Avant de poser les pieds dans ce bourbier Touareg, il est important de comprendre que le Nord du Mali n’est pas une région homogène comme on croit : les trois régions du Nord occupées par le Mouvement National de Libération de l’Azawad (MNLA) représentent 1 300 000 habitants environ, les touaregs, les sonrhaïs et les maures au Mali représentent respectivement 8%, 6% et 5% de la population totale du Mali (environ 15 millions). En sachant que l’on compte en tout et pour tout 400 000 touaregs en dehors des régions du Nord. Ce qui laisse 800 000 touaregs dans les trois régions septentrionales, soit 61,5% de la population totale de ce grand ensemble. Ce qui prouve que les touaregs sont loin d’être minoritaires dans le Nord.

Il ne fait aucun doute que ceux qui ont pendant longtemps étouffé le Mouvement de Libération de l’Azawad ont servi durant ces quinze dernières années de prétexte pour les états de la région, dont le Mali, pour mater les revendications légitimes de souveraineté du peuple touareg ; revendications qui remontent à l’époque coloniale.

Pour comprendre ce qui se passe au nord du Mali aujourd’hui, il faut répondre à plusieurs questions :

– Pourquoi le peuple touareg, qui a par ailleurs subi des massacres de l’armée malienne dès l’époque de Madibu, n’a-t-il pas le droit à sa souveraineté ?

– De quel droit un peuple puisse-t-il décider du sort et de l’avenir d’un autre peuple ?

– Pourquoi l’indépendance est-elle bonne pour les maliens et autres mais pas pour le peuple touareg?

– Comment se fait-il que les peuples d’Afrique au sud et au nord du Sahara puissent dénier aux touaregs l’indépendance pour laquelle eux mêmes ont eu droit ?

Ce qui est constant aujourd’hui est que les Touaregs ont longtemps été persuadés à tort ou à raison, qu’ils sont menacés de disparaître soit sur le plan physique, soit sur le plan politique, par la domination exclusive des autres groupes ethniques.
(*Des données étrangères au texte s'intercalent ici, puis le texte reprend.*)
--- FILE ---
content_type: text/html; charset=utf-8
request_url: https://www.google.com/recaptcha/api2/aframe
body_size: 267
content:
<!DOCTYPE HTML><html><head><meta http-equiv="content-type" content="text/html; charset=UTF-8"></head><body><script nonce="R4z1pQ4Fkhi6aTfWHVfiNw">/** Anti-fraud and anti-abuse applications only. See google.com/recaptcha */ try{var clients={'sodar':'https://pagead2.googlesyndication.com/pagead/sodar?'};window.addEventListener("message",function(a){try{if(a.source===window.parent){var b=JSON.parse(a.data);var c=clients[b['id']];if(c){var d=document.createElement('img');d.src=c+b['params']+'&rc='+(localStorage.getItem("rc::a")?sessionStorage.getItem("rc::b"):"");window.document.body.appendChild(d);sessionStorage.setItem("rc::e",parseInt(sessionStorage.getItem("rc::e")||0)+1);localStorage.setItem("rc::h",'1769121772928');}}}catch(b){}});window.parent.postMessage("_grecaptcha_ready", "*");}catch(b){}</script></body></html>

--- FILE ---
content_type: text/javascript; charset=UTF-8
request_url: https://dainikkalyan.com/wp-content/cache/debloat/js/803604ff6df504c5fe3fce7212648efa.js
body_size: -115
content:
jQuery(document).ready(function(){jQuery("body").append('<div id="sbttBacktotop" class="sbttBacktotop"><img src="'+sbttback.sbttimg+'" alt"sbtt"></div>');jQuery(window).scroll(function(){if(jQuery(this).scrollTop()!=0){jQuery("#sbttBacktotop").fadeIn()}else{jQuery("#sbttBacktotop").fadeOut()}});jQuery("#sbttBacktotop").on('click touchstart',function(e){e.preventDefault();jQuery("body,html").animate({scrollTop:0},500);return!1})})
Autrement dit, leur survie réelle est en jeu quand ces derniers se sentent dépossédés non seulement d’un territoire qu’ils estiment être le leur et dont ils peuvent gérer librement ses ressources et ses hommes.

Les états de la région, hormis la Mauritanie, n’ont jamais agi pour neutraliser AQMI, mouvement terroriste très actif dans cette partie du continent. Bien au contraire, ils l’ont utilisé en temps de paix pour pervertir la société touareg et, en temps de guerre, ils ont tenté de distraire l’opinion internationale en voulant faire l’amalgame entre l’armée de libération de l’Azawad et les terroristes islamistes.

Fort heureusement que l’annonce par le MNLA de la fin des opérations militaires a montré clairement que son objectif n’a rien à voir avec l’installation d’un état islamique au Mali mais de libérer le pays Azawad. Les touaregs, comme tous les berbères, n’ont rien à voir avec l’idéologie islamiste qui prospère plus au nord et loin au sud de leur pays. Le MNLA est ce qui reste de ce vaste mouvement touareg que Kadhafi avait pris sous son aile pour réaliser le royaume qui devait le proclamer Roi et qui servait à l’occasion à faire du chantage aux voisins comme l’Algérie où le Maroc par Polisario interposé.

L’objectif final de ce mouvement était de conquérir toute la partie sud du Sahara jusqu’à l’Atlantique en mordant un peu sur tous les pays alentour. L’Algérie ayant neutralisé ses propres Touaregs et avec la chute de Kadhafi et les arsenaux ouverts les autres se sont attaqué au Mali dont le pouvoir central très affaibli n’a rien pu faire malgré une vaine résistance au début. AQMI et les autres mouvements extrémistes ont pris le train en marche pour se relancer.

Si l’intégrité du Mali n’est pas restauré, il faut s’attendre à une série de demandes d’autonomie qui va concerner tous les pays de la région : Mauritanie, Maroc, Niger, Tchad et peut être même l’Algérie. Là, ce sera un véritable cataclysme avec toutes les conséquences que l’on sait sur les mouvements des populations, la recomposition des territoires, les conflits armés qui s’en suivront. Même l’Europe n’en sortira pas indemne.